* _Extracted information_
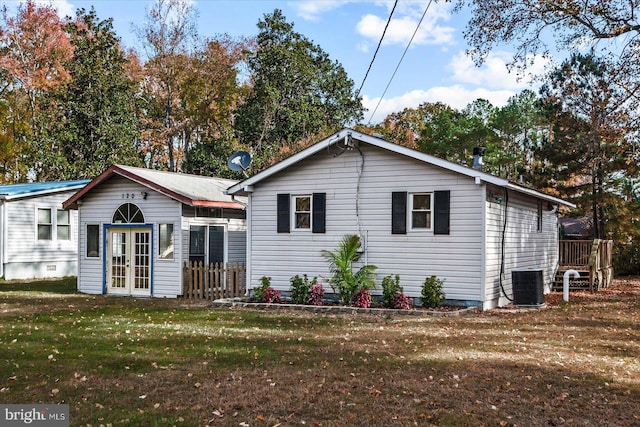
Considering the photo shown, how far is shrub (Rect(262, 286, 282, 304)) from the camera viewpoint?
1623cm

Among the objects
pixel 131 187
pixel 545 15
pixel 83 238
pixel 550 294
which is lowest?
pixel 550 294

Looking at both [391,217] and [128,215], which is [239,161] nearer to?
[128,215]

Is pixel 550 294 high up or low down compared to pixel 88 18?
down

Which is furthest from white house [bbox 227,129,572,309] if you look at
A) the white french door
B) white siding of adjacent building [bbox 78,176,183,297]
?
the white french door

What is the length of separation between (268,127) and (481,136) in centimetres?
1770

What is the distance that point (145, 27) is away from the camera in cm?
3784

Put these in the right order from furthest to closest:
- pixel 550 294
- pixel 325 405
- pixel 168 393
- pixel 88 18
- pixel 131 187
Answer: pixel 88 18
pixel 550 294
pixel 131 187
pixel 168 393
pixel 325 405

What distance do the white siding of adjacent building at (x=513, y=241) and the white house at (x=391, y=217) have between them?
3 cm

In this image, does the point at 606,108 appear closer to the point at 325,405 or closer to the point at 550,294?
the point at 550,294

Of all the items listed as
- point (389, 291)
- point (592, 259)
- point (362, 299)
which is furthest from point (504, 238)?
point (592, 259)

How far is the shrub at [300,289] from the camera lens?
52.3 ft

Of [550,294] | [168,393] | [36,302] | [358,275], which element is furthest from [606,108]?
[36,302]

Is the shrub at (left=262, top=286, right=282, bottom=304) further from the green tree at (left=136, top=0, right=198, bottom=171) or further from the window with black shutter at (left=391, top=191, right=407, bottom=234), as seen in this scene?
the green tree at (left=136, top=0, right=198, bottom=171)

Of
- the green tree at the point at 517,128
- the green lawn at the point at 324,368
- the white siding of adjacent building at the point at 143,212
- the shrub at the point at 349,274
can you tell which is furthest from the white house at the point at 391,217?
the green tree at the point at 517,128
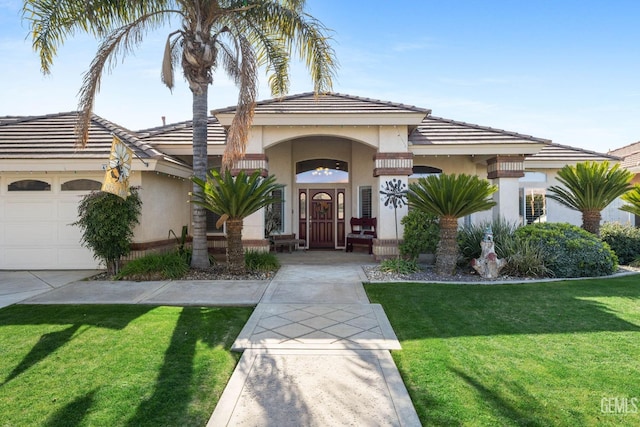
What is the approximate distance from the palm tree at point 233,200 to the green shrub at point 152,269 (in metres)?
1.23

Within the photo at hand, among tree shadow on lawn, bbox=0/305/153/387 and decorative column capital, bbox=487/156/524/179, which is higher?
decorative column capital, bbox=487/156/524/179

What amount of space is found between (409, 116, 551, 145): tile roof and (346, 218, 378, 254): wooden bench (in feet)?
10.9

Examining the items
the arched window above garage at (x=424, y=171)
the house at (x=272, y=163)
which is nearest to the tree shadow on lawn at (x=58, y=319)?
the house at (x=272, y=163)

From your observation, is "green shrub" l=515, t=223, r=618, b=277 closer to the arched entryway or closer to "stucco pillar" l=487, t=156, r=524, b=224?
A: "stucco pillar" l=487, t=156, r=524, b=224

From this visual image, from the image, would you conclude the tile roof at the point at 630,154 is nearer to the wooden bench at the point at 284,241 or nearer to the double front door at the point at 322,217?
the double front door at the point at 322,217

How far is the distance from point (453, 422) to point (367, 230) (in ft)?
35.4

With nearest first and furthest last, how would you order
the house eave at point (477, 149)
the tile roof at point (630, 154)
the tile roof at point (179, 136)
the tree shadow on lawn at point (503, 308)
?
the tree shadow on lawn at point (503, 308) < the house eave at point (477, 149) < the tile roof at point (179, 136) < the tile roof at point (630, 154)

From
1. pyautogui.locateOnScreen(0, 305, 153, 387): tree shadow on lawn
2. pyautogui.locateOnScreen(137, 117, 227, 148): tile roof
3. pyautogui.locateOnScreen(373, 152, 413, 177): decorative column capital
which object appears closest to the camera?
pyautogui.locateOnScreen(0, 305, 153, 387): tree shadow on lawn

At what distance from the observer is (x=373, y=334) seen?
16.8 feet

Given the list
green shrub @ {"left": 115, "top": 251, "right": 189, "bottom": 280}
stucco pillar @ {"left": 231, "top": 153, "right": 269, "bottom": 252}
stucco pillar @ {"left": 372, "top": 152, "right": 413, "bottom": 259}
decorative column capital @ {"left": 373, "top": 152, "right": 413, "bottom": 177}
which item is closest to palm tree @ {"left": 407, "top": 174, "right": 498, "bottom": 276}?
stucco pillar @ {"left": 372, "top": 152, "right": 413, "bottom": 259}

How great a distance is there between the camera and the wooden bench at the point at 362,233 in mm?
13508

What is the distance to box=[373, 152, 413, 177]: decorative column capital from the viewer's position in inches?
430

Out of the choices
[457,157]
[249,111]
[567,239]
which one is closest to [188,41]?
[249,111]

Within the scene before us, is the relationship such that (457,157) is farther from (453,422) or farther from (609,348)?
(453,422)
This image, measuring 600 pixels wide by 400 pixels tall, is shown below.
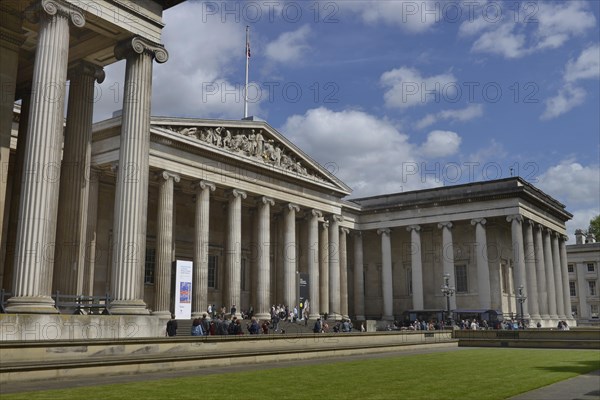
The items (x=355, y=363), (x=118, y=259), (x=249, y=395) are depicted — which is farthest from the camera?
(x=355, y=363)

* _Exercise instructions_
Change every "camera" in the rows above to "observer" and write the rows out again with nothing else altered. Leave the pictures out.

* _Result for this exercise_
Considering the photo shown, how far is shrub (Rect(262, 286, 282, 304)) from the observer viewpoint?
1623cm

Among the objects
pixel 131 187
pixel 545 15
pixel 83 238
pixel 550 294
which is lowest?
pixel 550 294

Looking at both [391,217] and [128,215], which is [239,161] nearer to?
[128,215]

Is pixel 550 294 high up or low down compared to pixel 88 18?
down

Which is furthest from white house [bbox 227,129,572,309] if you look at
A) the white french door
B) white siding of adjacent building [bbox 78,176,183,297]
?
the white french door

What is the length of separation between (268,127) and (481,136) in centimetres?
1770

What is the distance that point (145, 27) is away from the observer in cm?
3784

Put these in the right order from furthest to closest:
- pixel 550 294
- pixel 325 405
- pixel 168 393
- pixel 88 18
- pixel 131 187
Answer: pixel 88 18
pixel 550 294
pixel 131 187
pixel 168 393
pixel 325 405

What distance do the white siding of adjacent building at (x=513, y=241) and the white house at (x=391, y=217) have between them?
3 cm

In this image, does the point at 606,108 appear closer to the point at 325,405 or closer to the point at 550,294?
the point at 550,294

Of all the items listed as
- point (389, 291)
- point (592, 259)
- point (362, 299)
which is furthest from point (504, 238)?
point (592, 259)

How far is the shrub at [300,289] from the observer lens?
52.3 ft

Of [550,294] | [168,393] | [36,302] | [358,275], which element is furthest from [606,108]?
[36,302]

Is the shrub at (left=262, top=286, right=282, bottom=304) further from the green tree at (left=136, top=0, right=198, bottom=171) or further from the window with black shutter at (left=391, top=191, right=407, bottom=234), as seen in this scene?
the green tree at (left=136, top=0, right=198, bottom=171)

Of
- the green tree at the point at 517,128
- the green lawn at the point at 324,368
- the white siding of adjacent building at the point at 143,212
- the shrub at the point at 349,274
can you tell which is furthest from the white house at the point at 391,217?
the green tree at the point at 517,128
What is the approximate distance from the palm tree at point 233,200 to the green shrub at point 152,269 (in metres)?
1.23

Within the photo at hand, among tree shadow on lawn, bbox=0/305/153/387 and decorative column capital, bbox=487/156/524/179, which is higher?
decorative column capital, bbox=487/156/524/179

What amount of space is found between (409, 116, 551, 145): tile roof and (346, 218, 378, 254): wooden bench (in feet)?
10.9

Examining the items
the arched window above garage at (x=424, y=171)
the house at (x=272, y=163)
which is nearest to the tree shadow on lawn at (x=58, y=319)?
the house at (x=272, y=163)

From your observation, is "green shrub" l=515, t=223, r=618, b=277 closer to the arched entryway or closer to "stucco pillar" l=487, t=156, r=524, b=224?
A: "stucco pillar" l=487, t=156, r=524, b=224

From this visual image, from the image, would you conclude the tile roof at the point at 630,154 is nearer to the wooden bench at the point at 284,241 or nearer to the double front door at the point at 322,217?
the double front door at the point at 322,217

How far is the distance from point (453, 422) to point (367, 230) (in ft)?
35.4

With nearest first and furthest last, how would you order
the house eave at point (477, 149)
the tile roof at point (630, 154)
the tile roof at point (179, 136)
the tree shadow on lawn at point (503, 308)
?
the tree shadow on lawn at point (503, 308) < the house eave at point (477, 149) < the tile roof at point (179, 136) < the tile roof at point (630, 154)

From
1. pyautogui.locateOnScreen(0, 305, 153, 387): tree shadow on lawn
2. pyautogui.locateOnScreen(137, 117, 227, 148): tile roof
3. pyautogui.locateOnScreen(373, 152, 413, 177): decorative column capital
which object appears closest to the observer?
pyautogui.locateOnScreen(0, 305, 153, 387): tree shadow on lawn

At what distance from the observer is (x=373, y=334) seen?
16.8 feet

Given the list
green shrub @ {"left": 115, "top": 251, "right": 189, "bottom": 280}
stucco pillar @ {"left": 231, "top": 153, "right": 269, "bottom": 252}
stucco pillar @ {"left": 372, "top": 152, "right": 413, "bottom": 259}
decorative column capital @ {"left": 373, "top": 152, "right": 413, "bottom": 177}
which item is closest to palm tree @ {"left": 407, "top": 174, "right": 498, "bottom": 276}?
stucco pillar @ {"left": 372, "top": 152, "right": 413, "bottom": 259}

How great a distance is there between the observer and the wooden bench at the point at 362,233 in mm?
13508

What is the distance to box=[373, 152, 413, 177]: decorative column capital from the viewer's position in inches?
430

Out of the choices
[457,157]
[249,111]
[567,239]
which one is closest to [188,41]?
[249,111]

Within the scene before us, is the relationship such that (457,157) is farther from (453,422) or farther from (609,348)?
(453,422)
This image, measuring 600 pixels wide by 400 pixels tall, is shown below.
The items (x=355, y=363), (x=118, y=259), (x=249, y=395) are depicted — which is farthest from the observer?
(x=355, y=363)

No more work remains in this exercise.